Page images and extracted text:
——

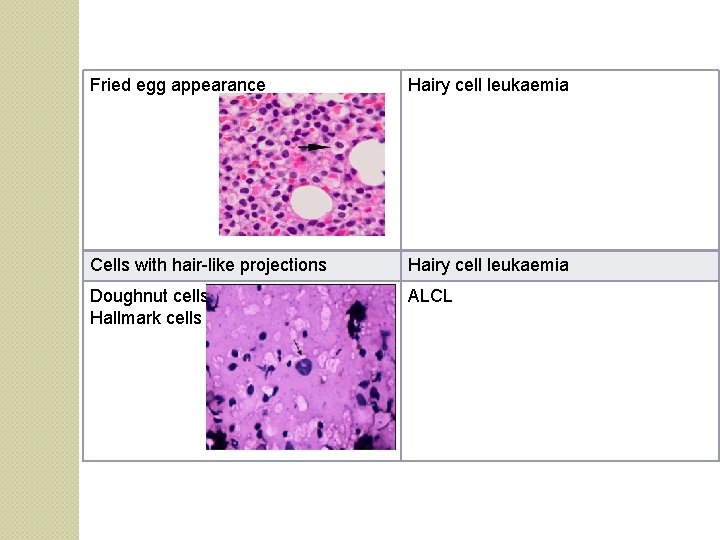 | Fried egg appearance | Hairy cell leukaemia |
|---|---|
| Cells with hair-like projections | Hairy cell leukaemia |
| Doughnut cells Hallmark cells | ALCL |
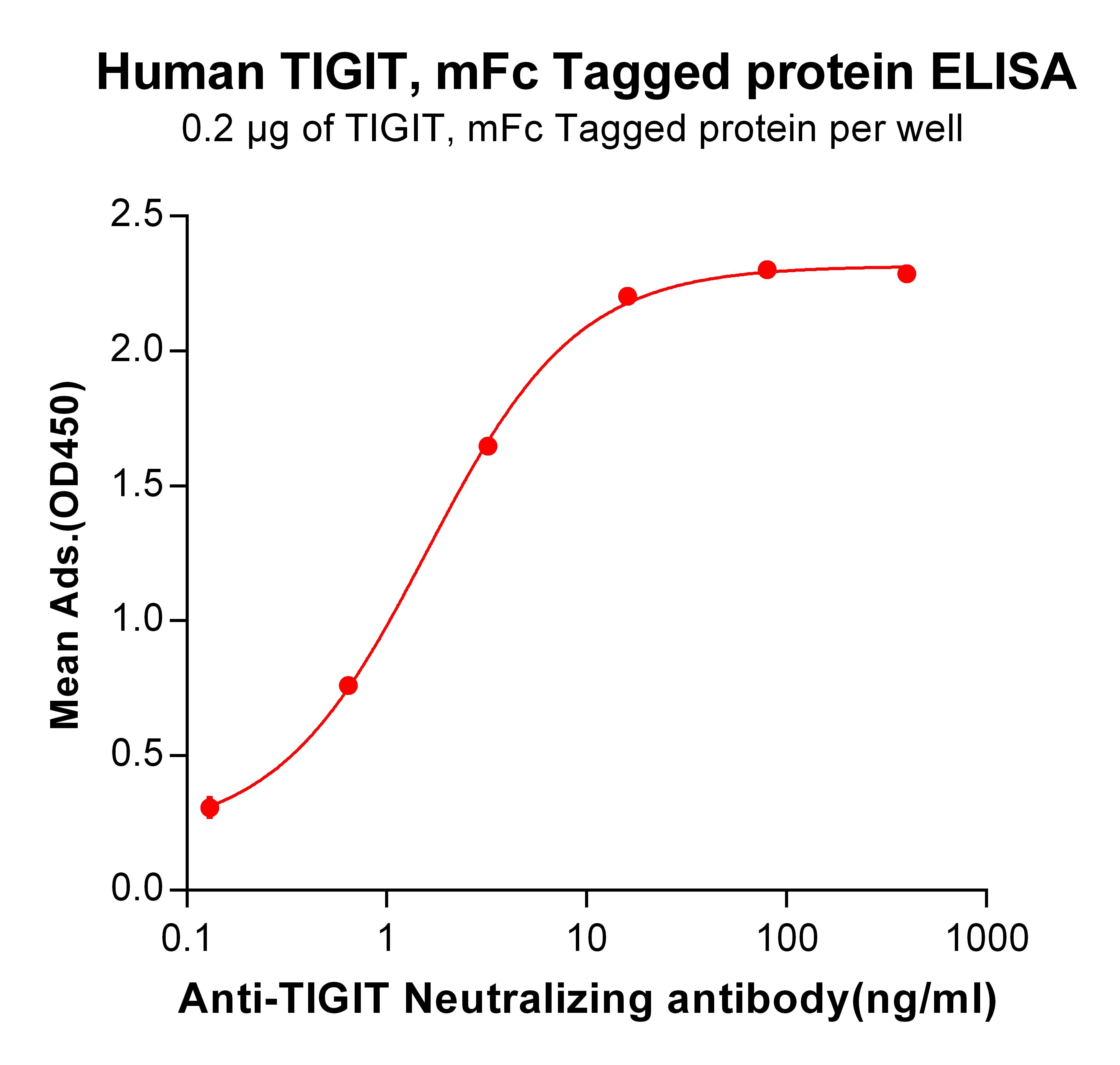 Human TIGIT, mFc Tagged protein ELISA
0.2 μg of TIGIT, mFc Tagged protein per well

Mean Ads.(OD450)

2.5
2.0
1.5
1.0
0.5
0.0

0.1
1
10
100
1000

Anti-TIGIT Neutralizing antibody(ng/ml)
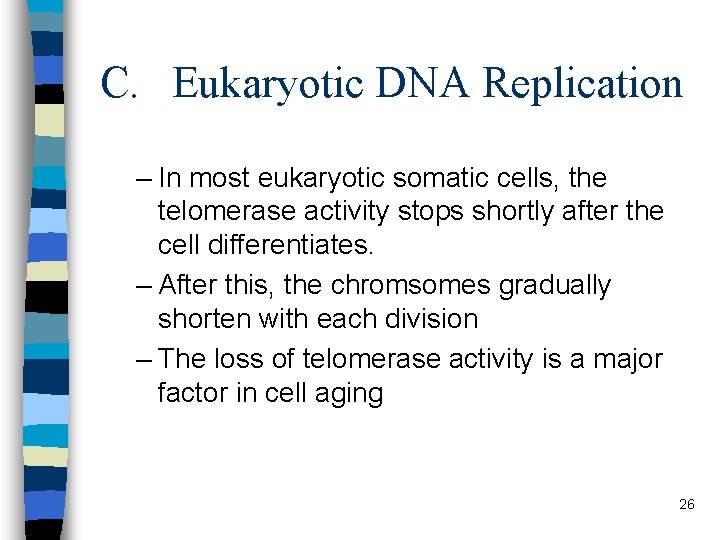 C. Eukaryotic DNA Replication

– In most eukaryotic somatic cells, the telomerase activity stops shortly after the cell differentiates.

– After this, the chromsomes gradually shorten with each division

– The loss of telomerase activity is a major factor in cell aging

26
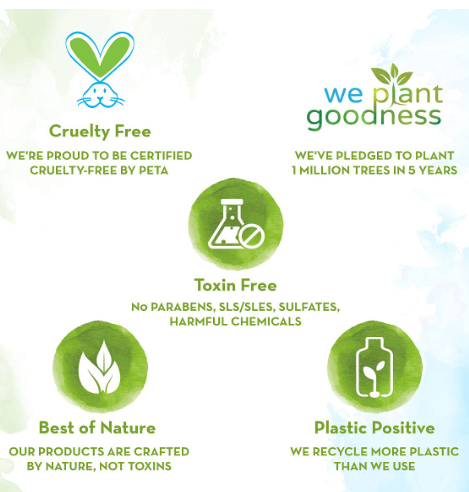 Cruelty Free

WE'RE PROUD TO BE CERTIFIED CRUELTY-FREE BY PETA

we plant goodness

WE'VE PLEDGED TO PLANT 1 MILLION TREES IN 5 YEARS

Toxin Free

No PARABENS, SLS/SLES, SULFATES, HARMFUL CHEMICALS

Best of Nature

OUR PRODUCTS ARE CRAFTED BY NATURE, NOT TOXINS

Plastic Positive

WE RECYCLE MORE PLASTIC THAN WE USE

——

Without the pictures, restate all of the entries above verbatim.

> [EXPECTED ANSWER]:
 | Fried egg appearance | Hairy cell leukaemia |
|---|---|
| Cells with hair-like projections | Hairy cell leukaemia |
| Doughnut cells Hallmark cells | ALCL |
 Human TIGIT, mFc Tagged protein ELISA
0.2 μg of TIGIT, mFc Tagged protein per well

Mean Ads.(OD450)

2.5
2.0
1.5
1.0
0.5
0.0

0.1
1
10
100
1000

Anti-TIGIT Neutralizing antibody(ng/ml)
 C. Eukaryotic DNA Replication

– In most eukaryotic somatic cells, the telomerase activity stops shortly after the cell differentiates.

– After this, the chromsomes gradually shorten with each division

– The loss of telomerase activity is a major factor in cell aging

26
 Cruelty Free

WE'RE PROUD TO BE CERTIFIED CRUELTY-FREE BY PETA

we plant goodness

WE'VE PLEDGED TO PLANT 1 MILLION TREES IN 5 YEARS

Toxin Free

No PARABENS, SLS/SLES, SULFATES, HARMFUL CHEMICALS

Best of Nature

OUR PRODUCTS ARE CRAFTED BY NATURE, NOT TOXINS

Plastic Positive

WE RECYCLE MORE PLASTIC THAN WE USE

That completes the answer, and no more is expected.